* START Passage provided *
The Rev. Timothy Butler is on loan from the Boston Archdiocese to the US Air Force, currently deployed as a major in Kyrgyzstan with the 376th Air Expeditionary Wing. Tomorrow at midnight Mass, he will celebrate the birth of a boy called the king of kings against the distinctly unregal backdrop of a military tent serving as a chapel. But it will be imbued with a bit of Christmas magnificence in the form of stained-glass windows, not actual windows, but photographs of beautiful, kaleidoscopic glass flashed on a slide show screen.
Projected to the music of Christmas hymns, more than 100 photographs tell the Nativity story, from the annunciation by the angel Gabriel to the birth in Bethlehem.
"It creates a sense of the sacred," Butler said in a telephone interview. "Our chapels in the military are generally very sterile" and denuded of images and icons, because they must serve a variety of denominations. "Beautiful colors and imagery lend a sense of the sacred to an otherwise very plain space."
He should know. Butler, who has been on active duty 14 years, first displayed the show two years ago while deployed to Kyrgyzstan after collaborating in its creation with New Jersey photographer P. Neil Ralley. Ralley, a specialist in photographing stained glass, has never met the priest, who first contacted him as Butler pondered his 2004 Christmas Eve Mass.
"I was sitting in the [chapel] tent thinking, how are we going to decorate this place," Butler said. "We had a couple of fake Christmas trees. . . . I was thinking it was not very sacred. We had a small crucifix with an arm broken off."
Then it struck him that his unit's Protestant chaplains projected hymn lyrics on a screen during their services in the tent. "Something that would be comfortable for both Catholics and Protestants would be stained glass windows," he reasoned.
* END Passage provided *
* START Recorded information *
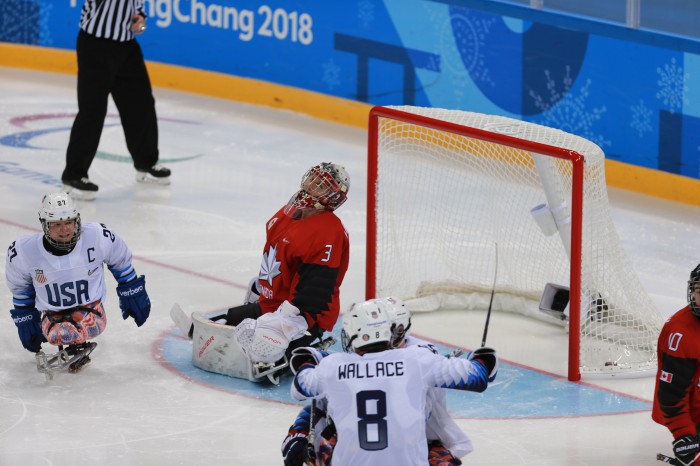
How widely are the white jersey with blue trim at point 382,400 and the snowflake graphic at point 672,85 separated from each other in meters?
4.73

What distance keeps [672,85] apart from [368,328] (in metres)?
4.86

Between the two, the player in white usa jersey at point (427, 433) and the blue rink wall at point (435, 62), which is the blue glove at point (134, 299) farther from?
the blue rink wall at point (435, 62)

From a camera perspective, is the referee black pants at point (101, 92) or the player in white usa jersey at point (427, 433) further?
the referee black pants at point (101, 92)

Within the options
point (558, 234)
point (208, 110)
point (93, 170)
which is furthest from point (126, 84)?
point (558, 234)

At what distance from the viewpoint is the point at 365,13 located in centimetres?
972

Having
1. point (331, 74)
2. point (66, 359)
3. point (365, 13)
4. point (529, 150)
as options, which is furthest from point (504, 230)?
point (331, 74)

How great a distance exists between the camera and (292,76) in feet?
33.9

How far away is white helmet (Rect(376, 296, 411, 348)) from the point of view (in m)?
3.77

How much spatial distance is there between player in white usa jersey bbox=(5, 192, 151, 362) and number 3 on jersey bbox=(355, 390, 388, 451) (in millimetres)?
1885

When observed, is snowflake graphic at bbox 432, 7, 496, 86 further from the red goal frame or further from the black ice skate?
the black ice skate

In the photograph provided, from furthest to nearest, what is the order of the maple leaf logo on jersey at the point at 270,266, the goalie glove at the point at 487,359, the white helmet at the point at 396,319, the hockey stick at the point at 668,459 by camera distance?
the maple leaf logo on jersey at the point at 270,266 → the hockey stick at the point at 668,459 → the goalie glove at the point at 487,359 → the white helmet at the point at 396,319

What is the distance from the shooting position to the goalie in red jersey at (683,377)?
421cm

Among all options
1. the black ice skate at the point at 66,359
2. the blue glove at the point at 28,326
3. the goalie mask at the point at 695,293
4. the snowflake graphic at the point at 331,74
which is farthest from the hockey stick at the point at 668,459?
the snowflake graphic at the point at 331,74

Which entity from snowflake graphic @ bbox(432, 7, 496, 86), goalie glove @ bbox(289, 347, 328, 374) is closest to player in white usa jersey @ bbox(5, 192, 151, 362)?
goalie glove @ bbox(289, 347, 328, 374)
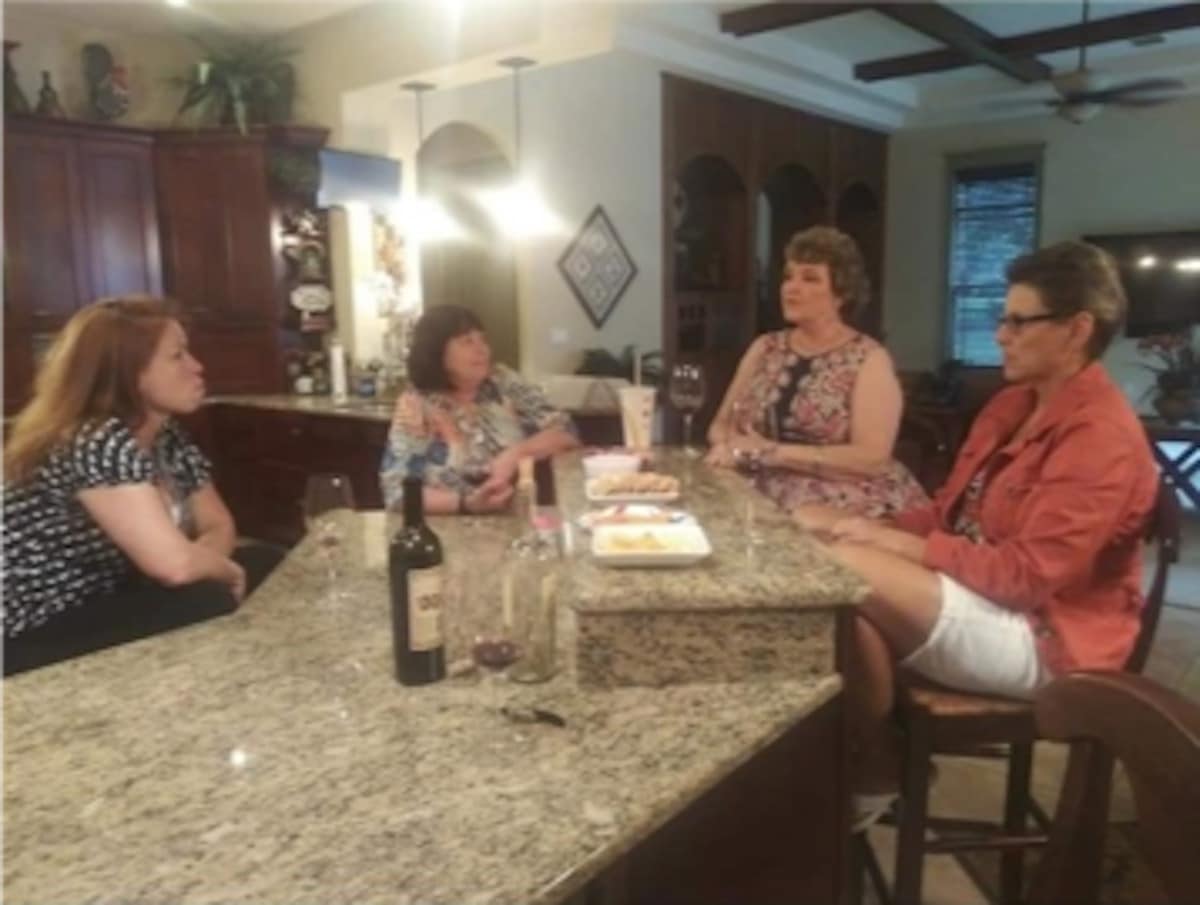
* END Recorded information *
> [Directions for this task]
Copy the passage about the stained-glass slide show, starting at "The Rev. Timothy" and ending at "birth in Bethlehem.", but change "kaleidoscopic" to "vivid". You won't need the records for this.

> [The reply]
The Rev. Timothy Butler is on loan from the Boston Archdiocese to the US Air Force, currently deployed as a major in Kyrgyzstan with the 376th Air Expeditionary Wing. Tomorrow at midnight Mass, he will celebrate the birth of a boy called the king of kings against the distinctly unregal backdrop of a military tent serving as a chapel. But it will be imbued with a bit of Christmas magnificence in the form of stained-glass windows, not actual windows, but photographs of beautiful, vivid glass flashed on a slide show screen.
Projected to the music of Christmas hymns, more than 100 photographs tell the Nativity story, from the annunciation by the angel Gabriel to the birth in Bethlehem.